- **Enunciado del problema**: Transcribe sin ningún cambio las líneas del listado que van desde la que contiene "In this picture, is" hasta el final del listado, ambos extremos incluidos.
◆ ◆ ◆ ◆ ◆ ◆ ◆
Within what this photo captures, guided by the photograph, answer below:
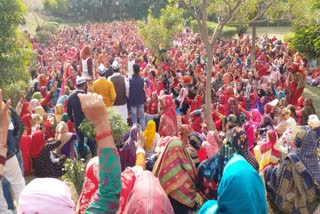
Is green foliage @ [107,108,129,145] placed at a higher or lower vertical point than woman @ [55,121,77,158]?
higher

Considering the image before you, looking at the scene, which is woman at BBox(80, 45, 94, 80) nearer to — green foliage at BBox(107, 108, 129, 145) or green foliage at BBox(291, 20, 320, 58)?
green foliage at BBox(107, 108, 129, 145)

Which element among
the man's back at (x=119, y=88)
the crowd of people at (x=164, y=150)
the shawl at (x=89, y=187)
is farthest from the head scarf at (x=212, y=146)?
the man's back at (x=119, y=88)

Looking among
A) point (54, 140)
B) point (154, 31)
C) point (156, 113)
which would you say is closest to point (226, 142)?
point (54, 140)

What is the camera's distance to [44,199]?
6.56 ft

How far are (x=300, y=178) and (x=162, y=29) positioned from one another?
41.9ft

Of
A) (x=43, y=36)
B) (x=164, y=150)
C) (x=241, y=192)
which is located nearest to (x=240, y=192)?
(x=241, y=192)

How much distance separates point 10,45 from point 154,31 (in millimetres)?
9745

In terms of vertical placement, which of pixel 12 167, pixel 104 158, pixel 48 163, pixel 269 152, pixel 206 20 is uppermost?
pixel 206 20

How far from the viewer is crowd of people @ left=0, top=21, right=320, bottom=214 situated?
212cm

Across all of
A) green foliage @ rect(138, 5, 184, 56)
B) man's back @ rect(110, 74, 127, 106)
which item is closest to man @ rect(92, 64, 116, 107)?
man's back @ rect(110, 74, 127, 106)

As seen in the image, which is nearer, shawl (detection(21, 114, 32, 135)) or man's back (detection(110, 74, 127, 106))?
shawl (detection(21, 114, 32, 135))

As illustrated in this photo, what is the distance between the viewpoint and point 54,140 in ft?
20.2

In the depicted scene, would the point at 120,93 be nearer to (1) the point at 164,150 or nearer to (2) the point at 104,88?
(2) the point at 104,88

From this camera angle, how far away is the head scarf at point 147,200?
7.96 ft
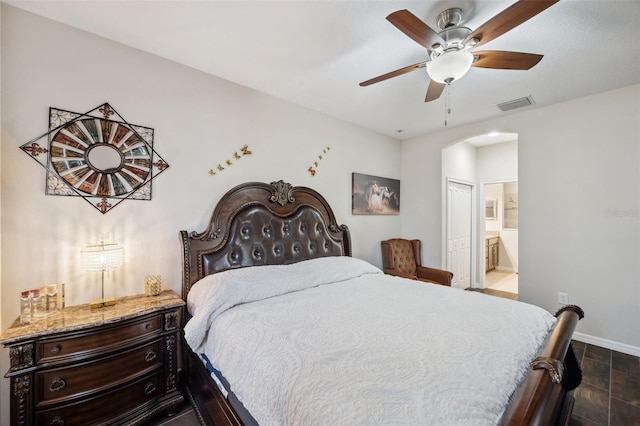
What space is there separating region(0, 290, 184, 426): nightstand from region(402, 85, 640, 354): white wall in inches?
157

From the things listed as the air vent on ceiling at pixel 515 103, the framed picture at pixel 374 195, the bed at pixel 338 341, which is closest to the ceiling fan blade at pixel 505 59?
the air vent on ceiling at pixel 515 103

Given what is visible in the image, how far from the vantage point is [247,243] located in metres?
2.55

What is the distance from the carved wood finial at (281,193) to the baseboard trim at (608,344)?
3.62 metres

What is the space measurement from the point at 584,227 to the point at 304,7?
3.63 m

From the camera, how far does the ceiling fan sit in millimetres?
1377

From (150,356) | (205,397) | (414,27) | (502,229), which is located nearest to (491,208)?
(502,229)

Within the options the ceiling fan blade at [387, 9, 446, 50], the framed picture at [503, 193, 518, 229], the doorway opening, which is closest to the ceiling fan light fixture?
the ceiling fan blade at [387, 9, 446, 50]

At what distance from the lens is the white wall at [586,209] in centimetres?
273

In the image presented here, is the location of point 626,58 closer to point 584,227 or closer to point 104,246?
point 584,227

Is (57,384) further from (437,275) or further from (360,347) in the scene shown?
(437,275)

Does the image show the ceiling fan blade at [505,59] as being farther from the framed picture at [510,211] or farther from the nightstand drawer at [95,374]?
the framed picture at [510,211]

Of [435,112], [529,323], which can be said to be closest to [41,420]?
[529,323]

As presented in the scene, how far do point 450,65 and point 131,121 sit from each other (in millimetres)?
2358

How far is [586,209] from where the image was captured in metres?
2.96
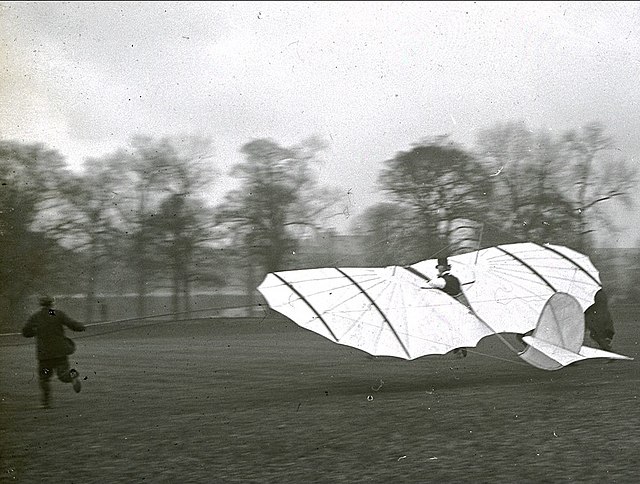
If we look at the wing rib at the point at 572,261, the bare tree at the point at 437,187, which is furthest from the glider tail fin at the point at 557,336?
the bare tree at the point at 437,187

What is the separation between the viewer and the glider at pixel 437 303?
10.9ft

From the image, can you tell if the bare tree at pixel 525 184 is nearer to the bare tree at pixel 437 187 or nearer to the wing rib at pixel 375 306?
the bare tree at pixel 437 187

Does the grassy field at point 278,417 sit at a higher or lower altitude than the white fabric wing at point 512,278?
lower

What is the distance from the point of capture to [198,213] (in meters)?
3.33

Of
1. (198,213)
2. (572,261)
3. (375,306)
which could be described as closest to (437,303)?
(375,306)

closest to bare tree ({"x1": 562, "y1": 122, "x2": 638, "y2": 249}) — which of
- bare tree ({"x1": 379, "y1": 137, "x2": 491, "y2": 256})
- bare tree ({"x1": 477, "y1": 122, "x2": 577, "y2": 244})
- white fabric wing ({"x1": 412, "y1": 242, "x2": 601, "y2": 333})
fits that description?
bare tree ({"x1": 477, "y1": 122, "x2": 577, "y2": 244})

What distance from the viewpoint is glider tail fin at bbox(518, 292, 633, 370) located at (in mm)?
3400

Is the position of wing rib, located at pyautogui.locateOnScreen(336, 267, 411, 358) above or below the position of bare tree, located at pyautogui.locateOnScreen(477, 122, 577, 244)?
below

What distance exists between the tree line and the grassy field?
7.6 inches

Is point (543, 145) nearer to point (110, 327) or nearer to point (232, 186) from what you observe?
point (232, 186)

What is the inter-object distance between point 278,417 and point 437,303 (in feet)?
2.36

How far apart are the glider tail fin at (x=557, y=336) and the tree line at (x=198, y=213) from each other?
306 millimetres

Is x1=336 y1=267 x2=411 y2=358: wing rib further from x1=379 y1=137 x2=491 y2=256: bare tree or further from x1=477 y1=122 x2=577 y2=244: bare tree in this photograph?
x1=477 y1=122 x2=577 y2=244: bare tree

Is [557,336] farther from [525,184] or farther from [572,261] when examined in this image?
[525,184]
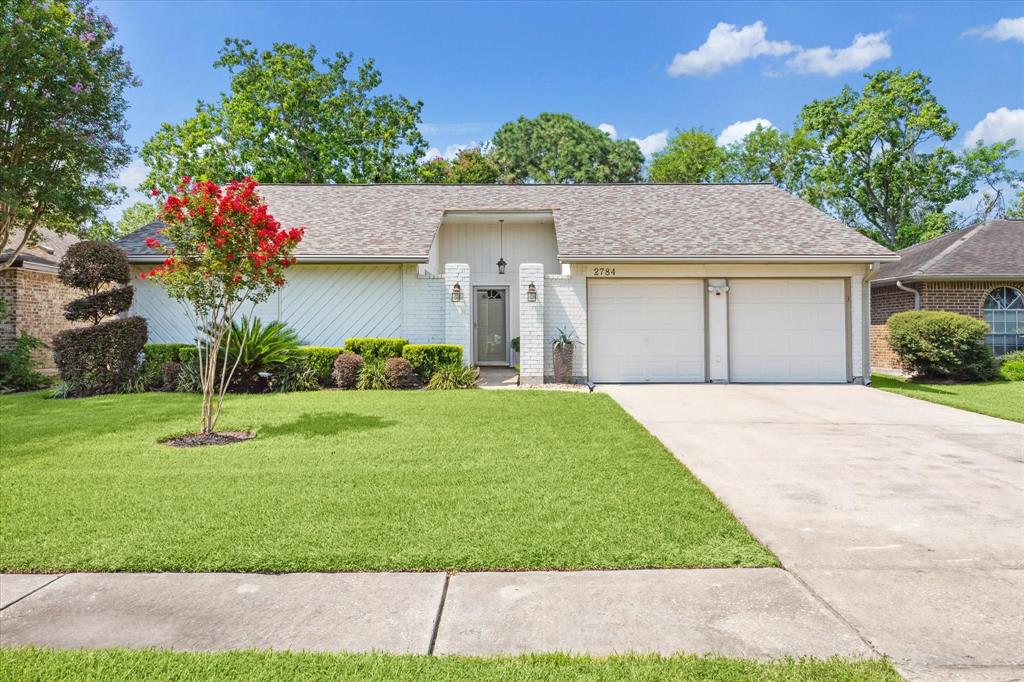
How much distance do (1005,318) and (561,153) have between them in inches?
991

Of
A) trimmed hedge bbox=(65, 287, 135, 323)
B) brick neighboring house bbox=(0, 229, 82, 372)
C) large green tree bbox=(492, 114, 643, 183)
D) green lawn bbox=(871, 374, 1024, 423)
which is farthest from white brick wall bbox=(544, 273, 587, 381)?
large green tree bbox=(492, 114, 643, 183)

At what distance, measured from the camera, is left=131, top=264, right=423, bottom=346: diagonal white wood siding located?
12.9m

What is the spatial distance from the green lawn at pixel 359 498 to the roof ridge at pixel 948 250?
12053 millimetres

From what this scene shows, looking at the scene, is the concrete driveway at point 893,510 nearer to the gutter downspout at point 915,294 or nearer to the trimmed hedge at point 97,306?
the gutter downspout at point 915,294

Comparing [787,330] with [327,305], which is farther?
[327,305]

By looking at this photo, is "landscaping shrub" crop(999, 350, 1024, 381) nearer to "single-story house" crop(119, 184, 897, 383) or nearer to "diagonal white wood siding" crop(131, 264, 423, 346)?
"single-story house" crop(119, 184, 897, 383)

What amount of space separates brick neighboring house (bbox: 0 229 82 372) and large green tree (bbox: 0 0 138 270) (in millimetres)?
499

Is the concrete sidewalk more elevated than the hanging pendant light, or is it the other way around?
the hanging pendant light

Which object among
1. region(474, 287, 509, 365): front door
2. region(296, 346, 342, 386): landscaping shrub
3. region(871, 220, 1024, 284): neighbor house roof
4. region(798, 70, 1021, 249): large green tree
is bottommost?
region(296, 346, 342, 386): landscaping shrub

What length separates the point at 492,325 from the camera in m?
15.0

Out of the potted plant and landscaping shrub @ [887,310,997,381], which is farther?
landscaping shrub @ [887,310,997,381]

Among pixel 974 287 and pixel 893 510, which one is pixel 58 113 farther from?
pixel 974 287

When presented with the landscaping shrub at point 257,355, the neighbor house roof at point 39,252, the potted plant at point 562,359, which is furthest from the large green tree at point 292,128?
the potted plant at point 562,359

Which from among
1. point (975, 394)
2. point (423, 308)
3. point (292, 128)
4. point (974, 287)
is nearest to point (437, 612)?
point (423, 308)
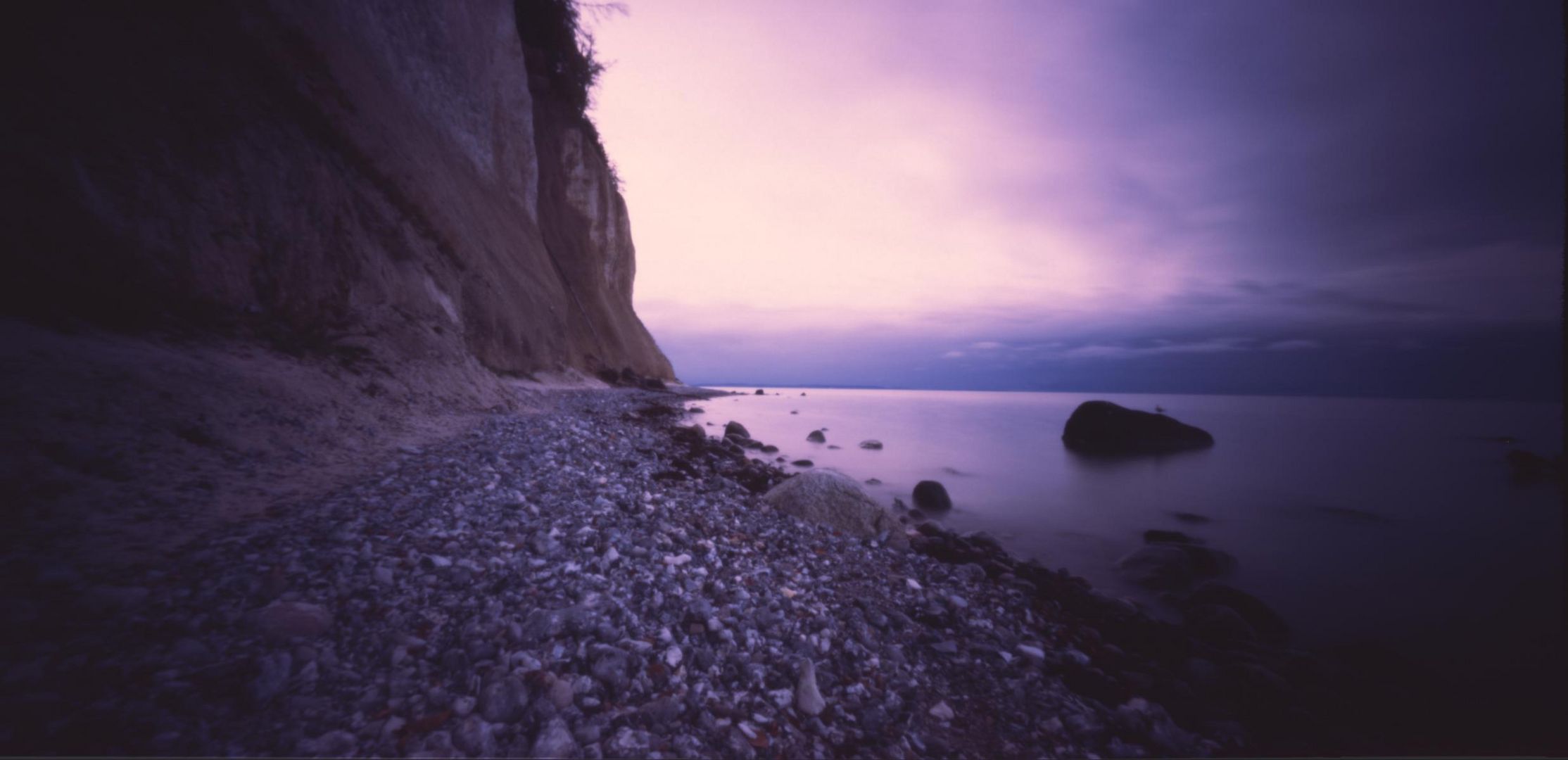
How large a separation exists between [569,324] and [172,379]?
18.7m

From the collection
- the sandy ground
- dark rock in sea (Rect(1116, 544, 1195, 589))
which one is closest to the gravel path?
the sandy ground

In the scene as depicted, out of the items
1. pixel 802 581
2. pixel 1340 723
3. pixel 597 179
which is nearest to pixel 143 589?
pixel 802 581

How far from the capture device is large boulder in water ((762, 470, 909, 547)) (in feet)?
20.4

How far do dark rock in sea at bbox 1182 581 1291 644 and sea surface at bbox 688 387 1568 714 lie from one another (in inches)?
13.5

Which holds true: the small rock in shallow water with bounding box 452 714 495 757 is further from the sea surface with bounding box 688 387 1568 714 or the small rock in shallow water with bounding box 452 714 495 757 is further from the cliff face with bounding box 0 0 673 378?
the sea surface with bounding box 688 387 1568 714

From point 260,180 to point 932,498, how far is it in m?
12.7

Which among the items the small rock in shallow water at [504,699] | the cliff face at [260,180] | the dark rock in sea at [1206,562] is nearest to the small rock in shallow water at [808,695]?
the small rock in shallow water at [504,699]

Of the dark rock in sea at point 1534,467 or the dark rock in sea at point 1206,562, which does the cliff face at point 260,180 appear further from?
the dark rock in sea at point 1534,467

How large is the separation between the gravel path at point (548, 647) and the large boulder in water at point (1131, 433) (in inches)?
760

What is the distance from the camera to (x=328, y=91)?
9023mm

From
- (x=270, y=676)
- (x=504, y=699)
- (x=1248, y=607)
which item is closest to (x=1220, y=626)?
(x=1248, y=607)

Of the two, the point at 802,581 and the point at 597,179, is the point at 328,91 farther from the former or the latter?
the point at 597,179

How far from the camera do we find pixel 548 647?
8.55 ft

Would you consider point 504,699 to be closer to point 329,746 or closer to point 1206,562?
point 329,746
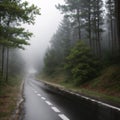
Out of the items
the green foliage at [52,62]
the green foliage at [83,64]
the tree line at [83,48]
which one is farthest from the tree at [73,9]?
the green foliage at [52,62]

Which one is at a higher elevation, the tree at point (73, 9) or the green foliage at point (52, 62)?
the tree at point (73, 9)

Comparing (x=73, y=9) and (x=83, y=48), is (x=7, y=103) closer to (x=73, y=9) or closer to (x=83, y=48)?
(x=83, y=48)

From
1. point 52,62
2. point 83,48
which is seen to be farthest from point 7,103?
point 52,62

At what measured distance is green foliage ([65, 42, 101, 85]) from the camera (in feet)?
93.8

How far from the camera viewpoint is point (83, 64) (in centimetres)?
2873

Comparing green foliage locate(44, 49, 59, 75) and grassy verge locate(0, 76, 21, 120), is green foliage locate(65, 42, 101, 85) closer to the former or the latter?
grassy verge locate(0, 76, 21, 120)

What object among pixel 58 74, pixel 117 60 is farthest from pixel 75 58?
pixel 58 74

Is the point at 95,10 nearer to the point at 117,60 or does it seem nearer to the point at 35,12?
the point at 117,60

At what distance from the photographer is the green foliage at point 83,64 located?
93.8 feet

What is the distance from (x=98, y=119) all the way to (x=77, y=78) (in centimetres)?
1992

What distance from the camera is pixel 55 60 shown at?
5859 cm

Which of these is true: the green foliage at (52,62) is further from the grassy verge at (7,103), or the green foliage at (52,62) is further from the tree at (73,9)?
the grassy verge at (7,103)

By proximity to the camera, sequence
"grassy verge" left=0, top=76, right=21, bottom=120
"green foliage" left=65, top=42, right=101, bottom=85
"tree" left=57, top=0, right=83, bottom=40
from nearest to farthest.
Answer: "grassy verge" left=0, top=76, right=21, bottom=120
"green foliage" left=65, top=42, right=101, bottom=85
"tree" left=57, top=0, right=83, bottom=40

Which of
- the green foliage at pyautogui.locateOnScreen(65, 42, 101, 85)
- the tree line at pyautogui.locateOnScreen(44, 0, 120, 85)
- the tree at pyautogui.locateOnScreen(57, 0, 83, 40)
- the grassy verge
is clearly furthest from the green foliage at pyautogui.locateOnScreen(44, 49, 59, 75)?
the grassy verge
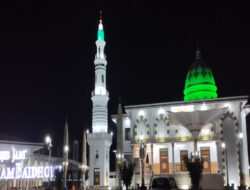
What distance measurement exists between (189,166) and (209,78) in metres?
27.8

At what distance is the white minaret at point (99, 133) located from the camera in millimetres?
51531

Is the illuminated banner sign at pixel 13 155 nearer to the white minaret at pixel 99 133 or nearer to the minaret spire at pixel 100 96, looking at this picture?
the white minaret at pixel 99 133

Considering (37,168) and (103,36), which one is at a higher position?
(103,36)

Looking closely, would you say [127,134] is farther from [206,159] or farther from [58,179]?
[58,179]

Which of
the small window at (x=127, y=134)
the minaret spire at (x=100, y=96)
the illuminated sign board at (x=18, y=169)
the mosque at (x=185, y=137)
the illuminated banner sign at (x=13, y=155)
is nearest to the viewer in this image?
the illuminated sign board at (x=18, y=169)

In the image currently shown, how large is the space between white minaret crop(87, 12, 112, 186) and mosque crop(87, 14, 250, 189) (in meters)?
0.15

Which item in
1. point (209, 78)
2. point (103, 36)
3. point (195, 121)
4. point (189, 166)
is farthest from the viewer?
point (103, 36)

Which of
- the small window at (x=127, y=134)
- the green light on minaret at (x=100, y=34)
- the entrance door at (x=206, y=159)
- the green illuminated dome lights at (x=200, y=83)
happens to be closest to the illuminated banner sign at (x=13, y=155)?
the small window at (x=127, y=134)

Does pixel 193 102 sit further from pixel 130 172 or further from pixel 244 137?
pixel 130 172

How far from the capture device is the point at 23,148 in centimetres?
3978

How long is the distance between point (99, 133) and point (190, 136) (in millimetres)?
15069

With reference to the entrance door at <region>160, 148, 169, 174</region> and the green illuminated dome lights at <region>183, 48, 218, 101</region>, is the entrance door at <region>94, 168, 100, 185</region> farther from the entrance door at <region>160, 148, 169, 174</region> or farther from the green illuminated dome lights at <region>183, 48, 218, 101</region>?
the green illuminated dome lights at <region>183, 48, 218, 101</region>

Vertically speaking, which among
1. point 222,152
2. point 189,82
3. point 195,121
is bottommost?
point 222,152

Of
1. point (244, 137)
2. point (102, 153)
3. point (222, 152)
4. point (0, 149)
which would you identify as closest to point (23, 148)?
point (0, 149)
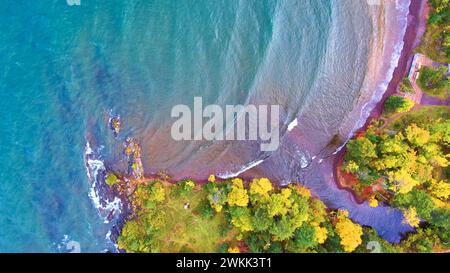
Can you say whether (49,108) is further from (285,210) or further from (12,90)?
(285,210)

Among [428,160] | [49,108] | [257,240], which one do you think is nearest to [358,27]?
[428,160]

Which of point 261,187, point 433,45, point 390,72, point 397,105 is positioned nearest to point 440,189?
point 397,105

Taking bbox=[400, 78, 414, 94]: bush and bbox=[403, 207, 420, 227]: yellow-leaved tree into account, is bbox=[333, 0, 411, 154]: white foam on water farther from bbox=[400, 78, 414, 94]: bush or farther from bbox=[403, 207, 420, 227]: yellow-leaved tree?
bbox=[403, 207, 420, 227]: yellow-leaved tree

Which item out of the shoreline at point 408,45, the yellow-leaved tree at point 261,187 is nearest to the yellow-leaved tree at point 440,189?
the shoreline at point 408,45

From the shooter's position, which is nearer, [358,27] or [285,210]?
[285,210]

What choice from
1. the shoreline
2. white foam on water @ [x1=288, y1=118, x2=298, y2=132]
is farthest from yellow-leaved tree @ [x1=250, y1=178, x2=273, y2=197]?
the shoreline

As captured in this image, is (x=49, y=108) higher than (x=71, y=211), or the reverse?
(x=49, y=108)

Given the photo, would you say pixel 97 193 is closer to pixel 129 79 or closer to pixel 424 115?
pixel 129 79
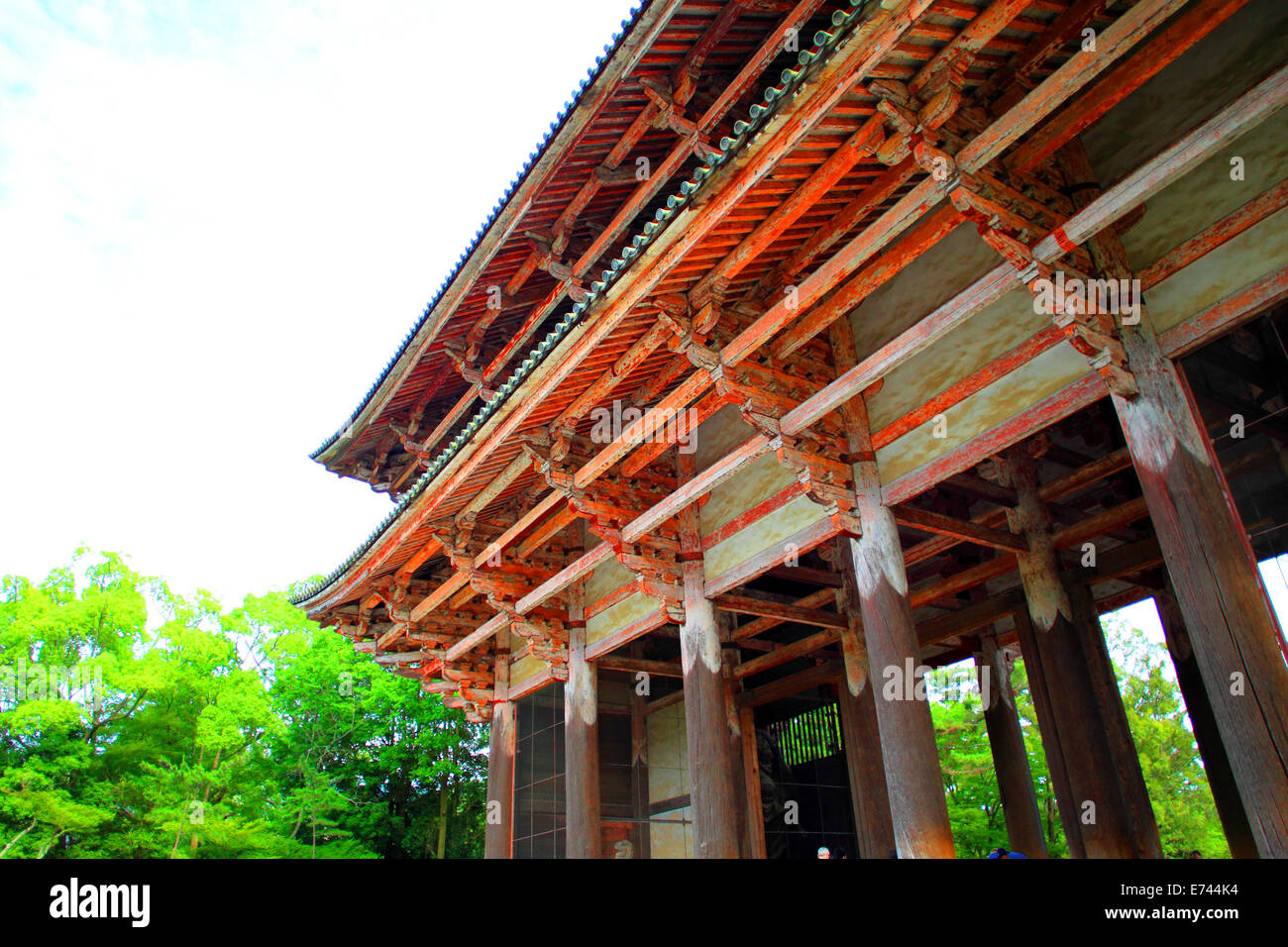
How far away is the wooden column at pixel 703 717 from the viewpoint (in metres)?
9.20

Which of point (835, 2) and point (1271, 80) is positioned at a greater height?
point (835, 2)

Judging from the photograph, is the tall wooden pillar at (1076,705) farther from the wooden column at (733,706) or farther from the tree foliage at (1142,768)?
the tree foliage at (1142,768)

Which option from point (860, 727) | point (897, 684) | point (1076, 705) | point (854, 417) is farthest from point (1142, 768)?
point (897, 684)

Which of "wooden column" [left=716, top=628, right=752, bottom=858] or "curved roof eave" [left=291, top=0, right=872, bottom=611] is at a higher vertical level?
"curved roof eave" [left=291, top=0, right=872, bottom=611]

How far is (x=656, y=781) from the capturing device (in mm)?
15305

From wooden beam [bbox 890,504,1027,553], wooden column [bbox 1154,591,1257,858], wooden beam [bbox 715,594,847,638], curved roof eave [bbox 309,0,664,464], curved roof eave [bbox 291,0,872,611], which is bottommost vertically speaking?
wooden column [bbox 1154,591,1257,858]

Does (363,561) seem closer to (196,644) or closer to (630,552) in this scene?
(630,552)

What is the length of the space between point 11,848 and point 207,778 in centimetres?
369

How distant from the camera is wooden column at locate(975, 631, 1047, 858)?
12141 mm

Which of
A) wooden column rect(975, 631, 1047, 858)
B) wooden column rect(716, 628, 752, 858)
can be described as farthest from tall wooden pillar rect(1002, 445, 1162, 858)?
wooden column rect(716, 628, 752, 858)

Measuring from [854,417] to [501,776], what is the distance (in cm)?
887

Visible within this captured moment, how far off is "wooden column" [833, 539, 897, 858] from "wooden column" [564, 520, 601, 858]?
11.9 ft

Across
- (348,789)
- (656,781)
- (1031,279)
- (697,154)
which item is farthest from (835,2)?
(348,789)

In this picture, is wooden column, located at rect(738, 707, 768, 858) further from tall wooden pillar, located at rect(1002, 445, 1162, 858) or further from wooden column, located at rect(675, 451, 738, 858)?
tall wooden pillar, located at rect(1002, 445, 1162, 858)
◆ ◆ ◆ ◆ ◆ ◆ ◆
- **Respuesta completa**:
In this picture, is wooden column, located at rect(738, 707, 768, 858) further from tall wooden pillar, located at rect(1002, 445, 1162, 858) or further from wooden column, located at rect(675, 451, 738, 858)?
tall wooden pillar, located at rect(1002, 445, 1162, 858)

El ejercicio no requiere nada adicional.